## Task to carry out
From the data below, repeat exactly the lines from the line with "Ngoài nhà là" to the line with "Foscarini Birdie Zero Grande Tavolo", both included.

*****

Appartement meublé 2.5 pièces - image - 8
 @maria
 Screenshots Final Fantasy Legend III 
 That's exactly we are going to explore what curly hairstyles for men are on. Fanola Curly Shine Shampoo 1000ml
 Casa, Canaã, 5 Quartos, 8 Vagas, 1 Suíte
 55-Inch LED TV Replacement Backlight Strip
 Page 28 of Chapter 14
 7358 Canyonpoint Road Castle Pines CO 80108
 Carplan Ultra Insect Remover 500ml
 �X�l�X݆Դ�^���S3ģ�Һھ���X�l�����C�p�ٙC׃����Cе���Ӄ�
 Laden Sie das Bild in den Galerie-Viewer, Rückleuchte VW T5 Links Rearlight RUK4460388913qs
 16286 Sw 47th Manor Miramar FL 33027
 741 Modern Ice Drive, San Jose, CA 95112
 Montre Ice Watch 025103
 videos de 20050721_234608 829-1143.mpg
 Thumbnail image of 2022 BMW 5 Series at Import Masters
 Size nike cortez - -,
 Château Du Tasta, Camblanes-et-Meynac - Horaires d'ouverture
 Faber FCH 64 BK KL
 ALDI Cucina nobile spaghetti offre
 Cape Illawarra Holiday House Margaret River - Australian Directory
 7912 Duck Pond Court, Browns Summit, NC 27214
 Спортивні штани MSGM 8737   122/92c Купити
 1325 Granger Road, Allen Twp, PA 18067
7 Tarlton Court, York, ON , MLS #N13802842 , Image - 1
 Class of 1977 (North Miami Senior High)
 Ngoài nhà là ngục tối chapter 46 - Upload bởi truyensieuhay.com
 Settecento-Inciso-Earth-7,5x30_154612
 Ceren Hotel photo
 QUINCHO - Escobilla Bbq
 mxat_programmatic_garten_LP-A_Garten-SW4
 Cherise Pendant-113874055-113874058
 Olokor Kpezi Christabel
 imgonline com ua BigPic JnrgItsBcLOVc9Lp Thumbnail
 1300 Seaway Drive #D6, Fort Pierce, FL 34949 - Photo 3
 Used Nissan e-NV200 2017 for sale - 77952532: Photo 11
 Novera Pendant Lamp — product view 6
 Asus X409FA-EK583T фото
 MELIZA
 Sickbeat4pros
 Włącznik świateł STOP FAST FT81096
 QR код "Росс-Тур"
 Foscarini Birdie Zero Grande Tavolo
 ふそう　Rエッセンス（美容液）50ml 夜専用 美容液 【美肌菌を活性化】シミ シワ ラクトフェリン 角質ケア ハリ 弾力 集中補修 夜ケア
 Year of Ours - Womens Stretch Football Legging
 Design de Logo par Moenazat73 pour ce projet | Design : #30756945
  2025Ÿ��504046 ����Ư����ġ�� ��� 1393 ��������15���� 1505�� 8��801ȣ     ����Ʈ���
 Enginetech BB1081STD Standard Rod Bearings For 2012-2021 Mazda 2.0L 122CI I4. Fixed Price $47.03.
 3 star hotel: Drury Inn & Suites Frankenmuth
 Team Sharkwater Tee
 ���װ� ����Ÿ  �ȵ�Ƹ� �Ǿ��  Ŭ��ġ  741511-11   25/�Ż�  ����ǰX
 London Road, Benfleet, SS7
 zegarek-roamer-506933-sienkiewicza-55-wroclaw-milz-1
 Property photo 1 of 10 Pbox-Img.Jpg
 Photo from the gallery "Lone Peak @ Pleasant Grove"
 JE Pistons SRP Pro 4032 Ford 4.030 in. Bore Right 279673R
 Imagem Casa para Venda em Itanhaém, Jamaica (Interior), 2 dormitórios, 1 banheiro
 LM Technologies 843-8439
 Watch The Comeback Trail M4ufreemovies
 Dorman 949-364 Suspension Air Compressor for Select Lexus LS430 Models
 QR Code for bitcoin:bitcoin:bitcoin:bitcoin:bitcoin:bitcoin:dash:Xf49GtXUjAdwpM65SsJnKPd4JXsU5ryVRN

*****

## The completed task
 Ngoài nhà là ngục tối chapter 46 - Upload bởi truyensieuhay.com
 Settecento-Inciso-Earth-7,5x30_154612
 Ceren Hotel photo
 QUINCHO - Escobilla Bbq
 mxat_programmatic_garten_LP-A_Garten-SW4
 Cherise Pendant-113874055-113874058
 Olokor Kpezi Christabel
 imgonline com ua BigPic JnrgItsBcLOVc9Lp Thumbnail
 1300 Seaway Drive #D6, Fort Pierce, FL 34949 - Photo 3
 Used Nissan e-NV200 2017 for sale - 77952532: Photo 11
 Novera Pendant Lamp — product view 6
 Asus X409FA-EK583T фото
 MELIZA
 Sickbeat4pros
 Włącznik świateł STOP FAST FT81096
 QR код "Росс-Тур"
 Foscarini Birdie Zero Grande Tavolo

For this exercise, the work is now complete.